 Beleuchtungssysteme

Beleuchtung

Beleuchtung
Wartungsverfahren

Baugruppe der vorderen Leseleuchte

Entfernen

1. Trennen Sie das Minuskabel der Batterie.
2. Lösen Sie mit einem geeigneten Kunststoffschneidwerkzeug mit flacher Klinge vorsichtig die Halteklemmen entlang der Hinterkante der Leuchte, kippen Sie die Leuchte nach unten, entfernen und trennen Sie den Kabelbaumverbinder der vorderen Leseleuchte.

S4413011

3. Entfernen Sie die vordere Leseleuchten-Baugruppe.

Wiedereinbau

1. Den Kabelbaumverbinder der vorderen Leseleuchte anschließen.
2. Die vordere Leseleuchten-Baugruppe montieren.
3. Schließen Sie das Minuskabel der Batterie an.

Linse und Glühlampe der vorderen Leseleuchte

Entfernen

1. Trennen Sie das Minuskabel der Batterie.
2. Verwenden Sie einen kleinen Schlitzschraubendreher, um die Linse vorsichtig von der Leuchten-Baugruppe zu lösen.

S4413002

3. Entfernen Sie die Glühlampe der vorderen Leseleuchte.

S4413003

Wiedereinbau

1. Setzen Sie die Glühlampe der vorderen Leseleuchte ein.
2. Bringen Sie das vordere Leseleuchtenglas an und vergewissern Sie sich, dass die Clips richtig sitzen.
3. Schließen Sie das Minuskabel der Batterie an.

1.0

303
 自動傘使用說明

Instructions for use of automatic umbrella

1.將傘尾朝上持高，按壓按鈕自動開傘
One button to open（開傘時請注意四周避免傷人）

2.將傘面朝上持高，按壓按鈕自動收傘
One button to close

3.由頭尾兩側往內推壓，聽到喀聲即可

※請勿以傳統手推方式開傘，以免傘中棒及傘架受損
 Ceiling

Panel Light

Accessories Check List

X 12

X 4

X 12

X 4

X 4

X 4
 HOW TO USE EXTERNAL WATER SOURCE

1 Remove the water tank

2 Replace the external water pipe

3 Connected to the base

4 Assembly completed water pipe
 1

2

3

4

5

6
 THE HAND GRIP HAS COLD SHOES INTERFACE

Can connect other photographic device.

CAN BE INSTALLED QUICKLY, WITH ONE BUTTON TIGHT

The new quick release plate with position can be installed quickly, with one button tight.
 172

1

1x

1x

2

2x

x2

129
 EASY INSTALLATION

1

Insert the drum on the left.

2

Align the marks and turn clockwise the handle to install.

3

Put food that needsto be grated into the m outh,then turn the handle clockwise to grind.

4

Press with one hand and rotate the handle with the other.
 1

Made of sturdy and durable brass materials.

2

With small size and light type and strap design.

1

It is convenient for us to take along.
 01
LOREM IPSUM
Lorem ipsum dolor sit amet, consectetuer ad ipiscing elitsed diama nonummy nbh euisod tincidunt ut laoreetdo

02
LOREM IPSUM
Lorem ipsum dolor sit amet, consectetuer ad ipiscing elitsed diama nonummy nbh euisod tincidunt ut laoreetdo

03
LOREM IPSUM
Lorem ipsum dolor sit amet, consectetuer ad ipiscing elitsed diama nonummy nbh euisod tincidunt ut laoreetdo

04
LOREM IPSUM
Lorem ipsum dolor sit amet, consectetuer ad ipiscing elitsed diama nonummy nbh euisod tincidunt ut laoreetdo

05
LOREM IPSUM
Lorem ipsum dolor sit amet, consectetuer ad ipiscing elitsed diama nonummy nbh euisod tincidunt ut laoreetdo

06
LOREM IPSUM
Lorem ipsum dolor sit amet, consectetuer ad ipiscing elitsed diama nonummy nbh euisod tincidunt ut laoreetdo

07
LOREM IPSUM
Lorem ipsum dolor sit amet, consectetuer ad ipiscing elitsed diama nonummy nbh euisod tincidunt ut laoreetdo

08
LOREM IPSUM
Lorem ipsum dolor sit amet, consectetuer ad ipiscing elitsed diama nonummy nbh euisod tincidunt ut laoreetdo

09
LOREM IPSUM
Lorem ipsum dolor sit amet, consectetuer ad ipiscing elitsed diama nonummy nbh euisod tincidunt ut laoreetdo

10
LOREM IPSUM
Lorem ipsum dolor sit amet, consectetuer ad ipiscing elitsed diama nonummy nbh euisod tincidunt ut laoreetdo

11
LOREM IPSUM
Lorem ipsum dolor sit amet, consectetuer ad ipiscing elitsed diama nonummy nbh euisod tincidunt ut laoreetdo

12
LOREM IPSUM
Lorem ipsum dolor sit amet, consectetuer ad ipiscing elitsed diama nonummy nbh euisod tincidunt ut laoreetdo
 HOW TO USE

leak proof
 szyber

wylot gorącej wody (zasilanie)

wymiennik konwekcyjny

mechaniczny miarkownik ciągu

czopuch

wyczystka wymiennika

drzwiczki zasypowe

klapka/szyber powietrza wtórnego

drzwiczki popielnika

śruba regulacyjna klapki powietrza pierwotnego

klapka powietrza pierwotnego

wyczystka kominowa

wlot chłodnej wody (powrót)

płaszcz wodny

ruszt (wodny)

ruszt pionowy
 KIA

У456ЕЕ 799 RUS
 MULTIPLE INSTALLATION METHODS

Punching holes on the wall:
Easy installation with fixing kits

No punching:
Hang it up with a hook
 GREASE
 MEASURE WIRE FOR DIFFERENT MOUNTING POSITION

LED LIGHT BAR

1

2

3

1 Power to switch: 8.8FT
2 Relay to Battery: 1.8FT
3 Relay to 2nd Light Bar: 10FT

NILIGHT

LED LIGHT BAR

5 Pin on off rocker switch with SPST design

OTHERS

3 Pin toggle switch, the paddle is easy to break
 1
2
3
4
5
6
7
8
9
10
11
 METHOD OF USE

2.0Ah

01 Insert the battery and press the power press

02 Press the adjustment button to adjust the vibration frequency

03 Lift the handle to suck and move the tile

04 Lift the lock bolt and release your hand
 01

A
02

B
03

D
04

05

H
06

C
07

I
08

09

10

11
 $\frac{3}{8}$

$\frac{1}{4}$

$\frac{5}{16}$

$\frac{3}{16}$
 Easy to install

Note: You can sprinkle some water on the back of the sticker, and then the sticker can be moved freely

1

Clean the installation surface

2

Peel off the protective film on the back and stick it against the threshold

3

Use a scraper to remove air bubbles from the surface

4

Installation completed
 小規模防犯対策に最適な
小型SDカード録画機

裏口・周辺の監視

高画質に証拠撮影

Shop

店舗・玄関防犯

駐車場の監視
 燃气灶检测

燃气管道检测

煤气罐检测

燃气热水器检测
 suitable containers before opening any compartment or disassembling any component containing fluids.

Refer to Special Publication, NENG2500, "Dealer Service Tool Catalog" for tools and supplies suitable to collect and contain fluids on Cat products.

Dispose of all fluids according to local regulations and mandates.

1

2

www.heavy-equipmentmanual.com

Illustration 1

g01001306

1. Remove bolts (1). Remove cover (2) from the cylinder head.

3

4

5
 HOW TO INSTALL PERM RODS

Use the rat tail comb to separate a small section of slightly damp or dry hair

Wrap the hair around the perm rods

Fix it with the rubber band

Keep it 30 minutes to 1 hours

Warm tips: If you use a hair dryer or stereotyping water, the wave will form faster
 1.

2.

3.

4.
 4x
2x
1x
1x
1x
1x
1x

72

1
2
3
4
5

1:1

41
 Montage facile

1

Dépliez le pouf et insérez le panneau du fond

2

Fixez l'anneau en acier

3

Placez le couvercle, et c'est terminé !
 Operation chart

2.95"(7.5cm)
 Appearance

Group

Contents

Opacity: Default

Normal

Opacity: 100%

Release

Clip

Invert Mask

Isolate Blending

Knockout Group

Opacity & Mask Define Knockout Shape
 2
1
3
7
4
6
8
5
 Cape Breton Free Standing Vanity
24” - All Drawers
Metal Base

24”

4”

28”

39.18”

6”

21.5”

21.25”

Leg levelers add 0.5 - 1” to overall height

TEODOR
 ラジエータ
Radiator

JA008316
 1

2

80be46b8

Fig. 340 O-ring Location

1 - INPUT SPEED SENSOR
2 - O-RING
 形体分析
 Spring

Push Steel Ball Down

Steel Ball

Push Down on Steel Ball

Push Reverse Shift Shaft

________________________

> TASK OBJECTIVE
Only lines containing the word "wyczystka" should appear in the answer, and every such line from the records above must be there.

> REPLY TO THE EXERCISE
wyczystka wymiennika
wyczystka kominowa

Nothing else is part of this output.